Histone acetylation was a prognostic factor on univariate analysis, but not multivariate analysis when including patients with poor risk cytogenetics. Although this may be secondary to inherent differences in the biology (other genetic or epigenetic changes) of the poor risk patients, it is also possible that allogeneic bone marrow transplant abrogated the prognostic impact of histone acetylation in these patients since a majority of patients with poor risk cytogenetics underwent transplant in first remission. There was no significant difference in histone acetylation in patients with poor risk cytogenetics versus other cytogenetic groups.

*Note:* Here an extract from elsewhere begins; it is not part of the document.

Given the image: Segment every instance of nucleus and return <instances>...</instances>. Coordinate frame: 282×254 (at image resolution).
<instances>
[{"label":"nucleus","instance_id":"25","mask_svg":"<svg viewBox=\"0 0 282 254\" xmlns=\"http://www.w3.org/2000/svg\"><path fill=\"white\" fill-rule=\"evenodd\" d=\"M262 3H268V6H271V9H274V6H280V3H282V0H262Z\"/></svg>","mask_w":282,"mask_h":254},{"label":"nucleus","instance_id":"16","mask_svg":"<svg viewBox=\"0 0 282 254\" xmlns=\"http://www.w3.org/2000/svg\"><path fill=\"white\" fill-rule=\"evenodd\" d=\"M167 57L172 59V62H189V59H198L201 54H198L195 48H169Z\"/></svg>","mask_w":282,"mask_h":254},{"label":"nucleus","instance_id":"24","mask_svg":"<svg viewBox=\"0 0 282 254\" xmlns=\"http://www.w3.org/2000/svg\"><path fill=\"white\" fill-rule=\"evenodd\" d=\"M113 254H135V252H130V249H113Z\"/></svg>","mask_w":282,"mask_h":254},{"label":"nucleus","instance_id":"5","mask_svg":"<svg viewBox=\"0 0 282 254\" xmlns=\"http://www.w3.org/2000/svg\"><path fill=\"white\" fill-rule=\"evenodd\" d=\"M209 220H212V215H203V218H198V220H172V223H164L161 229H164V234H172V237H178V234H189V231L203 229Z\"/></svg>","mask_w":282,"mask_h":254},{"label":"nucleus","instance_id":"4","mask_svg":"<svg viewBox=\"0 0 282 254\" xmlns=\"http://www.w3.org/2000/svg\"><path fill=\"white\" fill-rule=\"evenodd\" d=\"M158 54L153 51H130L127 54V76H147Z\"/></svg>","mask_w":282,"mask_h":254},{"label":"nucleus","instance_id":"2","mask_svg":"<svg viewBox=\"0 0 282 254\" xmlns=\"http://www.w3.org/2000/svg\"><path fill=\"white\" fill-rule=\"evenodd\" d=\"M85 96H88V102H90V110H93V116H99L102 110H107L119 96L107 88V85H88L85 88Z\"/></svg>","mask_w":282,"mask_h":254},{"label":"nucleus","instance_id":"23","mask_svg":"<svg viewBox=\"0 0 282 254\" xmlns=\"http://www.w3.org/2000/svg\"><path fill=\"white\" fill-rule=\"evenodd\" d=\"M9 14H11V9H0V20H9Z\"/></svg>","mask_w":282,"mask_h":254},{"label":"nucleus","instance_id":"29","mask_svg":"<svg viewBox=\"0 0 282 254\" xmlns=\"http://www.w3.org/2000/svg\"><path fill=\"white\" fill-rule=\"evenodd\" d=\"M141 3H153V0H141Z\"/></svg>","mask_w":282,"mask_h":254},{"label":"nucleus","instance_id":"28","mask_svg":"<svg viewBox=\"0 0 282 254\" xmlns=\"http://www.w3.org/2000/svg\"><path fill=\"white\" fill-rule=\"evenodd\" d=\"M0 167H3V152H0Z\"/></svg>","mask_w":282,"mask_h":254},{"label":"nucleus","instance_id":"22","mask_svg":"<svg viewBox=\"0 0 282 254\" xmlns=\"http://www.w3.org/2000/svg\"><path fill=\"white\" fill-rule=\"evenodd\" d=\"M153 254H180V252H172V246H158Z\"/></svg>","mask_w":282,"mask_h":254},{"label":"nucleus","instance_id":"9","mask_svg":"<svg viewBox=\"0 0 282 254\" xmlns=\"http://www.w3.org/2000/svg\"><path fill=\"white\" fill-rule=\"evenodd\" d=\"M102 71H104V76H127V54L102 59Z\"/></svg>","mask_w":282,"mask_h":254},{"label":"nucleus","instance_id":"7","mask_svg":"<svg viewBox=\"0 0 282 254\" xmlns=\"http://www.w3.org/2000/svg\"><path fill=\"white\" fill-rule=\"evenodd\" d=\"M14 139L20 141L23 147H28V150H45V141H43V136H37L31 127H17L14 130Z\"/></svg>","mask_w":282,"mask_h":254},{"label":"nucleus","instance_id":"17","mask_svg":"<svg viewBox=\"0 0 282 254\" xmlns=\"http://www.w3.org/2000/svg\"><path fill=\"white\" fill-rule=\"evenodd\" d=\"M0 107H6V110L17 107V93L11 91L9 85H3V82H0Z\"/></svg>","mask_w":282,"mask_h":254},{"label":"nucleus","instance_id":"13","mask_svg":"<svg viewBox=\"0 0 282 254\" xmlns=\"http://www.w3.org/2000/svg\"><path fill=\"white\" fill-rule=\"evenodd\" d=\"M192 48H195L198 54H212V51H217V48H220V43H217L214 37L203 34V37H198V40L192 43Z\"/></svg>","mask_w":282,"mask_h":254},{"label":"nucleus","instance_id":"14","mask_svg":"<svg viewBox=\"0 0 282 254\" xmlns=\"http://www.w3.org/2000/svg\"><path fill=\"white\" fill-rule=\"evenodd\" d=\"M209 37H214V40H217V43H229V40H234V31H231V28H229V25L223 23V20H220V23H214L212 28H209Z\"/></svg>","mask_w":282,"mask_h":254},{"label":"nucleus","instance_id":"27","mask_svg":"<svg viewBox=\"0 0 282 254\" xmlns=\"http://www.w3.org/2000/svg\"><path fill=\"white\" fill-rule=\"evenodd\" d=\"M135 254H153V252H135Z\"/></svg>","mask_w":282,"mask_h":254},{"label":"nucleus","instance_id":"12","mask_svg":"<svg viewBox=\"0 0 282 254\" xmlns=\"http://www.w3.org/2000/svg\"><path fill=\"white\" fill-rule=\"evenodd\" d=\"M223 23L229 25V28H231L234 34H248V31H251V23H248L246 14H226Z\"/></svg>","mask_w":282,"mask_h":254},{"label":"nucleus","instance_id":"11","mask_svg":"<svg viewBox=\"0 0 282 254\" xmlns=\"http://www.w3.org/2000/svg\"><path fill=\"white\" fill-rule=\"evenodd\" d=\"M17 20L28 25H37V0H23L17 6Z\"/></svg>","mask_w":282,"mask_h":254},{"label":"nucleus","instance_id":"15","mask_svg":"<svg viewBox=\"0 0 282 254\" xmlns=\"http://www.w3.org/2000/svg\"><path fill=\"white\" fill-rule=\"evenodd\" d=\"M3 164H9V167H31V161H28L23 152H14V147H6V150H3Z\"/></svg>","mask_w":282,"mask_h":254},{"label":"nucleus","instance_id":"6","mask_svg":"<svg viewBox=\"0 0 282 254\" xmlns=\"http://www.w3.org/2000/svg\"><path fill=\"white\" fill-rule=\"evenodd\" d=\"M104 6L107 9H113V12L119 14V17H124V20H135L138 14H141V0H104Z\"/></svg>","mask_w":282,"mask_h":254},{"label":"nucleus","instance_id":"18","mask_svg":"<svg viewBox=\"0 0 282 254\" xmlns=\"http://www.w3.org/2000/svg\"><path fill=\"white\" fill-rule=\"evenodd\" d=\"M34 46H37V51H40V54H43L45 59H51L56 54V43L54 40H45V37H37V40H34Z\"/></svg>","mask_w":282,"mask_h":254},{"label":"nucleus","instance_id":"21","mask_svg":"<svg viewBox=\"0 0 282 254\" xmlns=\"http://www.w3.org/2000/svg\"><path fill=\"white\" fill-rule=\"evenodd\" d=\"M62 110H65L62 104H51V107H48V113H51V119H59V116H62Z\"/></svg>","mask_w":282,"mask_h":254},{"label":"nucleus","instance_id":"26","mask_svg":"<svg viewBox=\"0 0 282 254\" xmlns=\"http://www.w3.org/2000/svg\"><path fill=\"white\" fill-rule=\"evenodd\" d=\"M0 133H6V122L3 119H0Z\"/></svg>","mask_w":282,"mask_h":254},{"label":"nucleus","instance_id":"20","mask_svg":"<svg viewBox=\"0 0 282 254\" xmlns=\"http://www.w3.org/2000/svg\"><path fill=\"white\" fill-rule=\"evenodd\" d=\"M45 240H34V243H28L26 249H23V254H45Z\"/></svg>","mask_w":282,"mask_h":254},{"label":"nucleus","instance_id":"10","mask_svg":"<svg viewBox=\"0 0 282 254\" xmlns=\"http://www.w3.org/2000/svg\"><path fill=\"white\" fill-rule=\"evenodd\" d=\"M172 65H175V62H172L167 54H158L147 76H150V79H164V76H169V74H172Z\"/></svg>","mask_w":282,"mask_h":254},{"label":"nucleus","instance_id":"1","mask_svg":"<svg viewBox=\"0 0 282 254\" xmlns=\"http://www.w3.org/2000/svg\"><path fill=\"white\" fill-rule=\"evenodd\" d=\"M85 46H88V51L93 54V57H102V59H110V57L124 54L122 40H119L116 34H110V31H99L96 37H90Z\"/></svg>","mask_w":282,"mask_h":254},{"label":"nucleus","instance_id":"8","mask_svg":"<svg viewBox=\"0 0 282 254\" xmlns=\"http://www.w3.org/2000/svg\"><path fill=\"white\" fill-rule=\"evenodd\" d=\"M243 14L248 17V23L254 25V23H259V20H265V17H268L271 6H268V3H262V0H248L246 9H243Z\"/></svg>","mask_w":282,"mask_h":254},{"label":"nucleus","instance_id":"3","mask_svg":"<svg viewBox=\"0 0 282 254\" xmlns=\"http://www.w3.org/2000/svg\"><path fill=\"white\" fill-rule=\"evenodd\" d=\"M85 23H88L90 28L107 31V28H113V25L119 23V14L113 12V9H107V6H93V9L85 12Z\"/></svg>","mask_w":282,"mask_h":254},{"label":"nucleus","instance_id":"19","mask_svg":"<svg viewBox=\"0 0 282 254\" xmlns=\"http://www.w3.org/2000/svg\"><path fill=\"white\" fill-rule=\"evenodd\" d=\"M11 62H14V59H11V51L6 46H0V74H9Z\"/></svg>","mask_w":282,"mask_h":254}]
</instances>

The limitations of this study are the sample size, heterogeneity of treatment, and the increased number of patients with poor risk cytogenetics. Age, cytogenetics, and white blood count at diagnosis were not significant prognostic factors due to the small sample size. However, there was a trend towards these being prognostic factors. In addition, we took these factors into account in the multivariate analysis. Despite the small sample size, histone acetylation was a significant prognostic factor for patients with normal and miscellaneous cytogenetic abnormalities on both univariate and multivariate analysis. These results should be confirmed in an independent data set with a large number of patients treated on a uniform protocol. Evaluating other histones, such as histone H3, will also be important.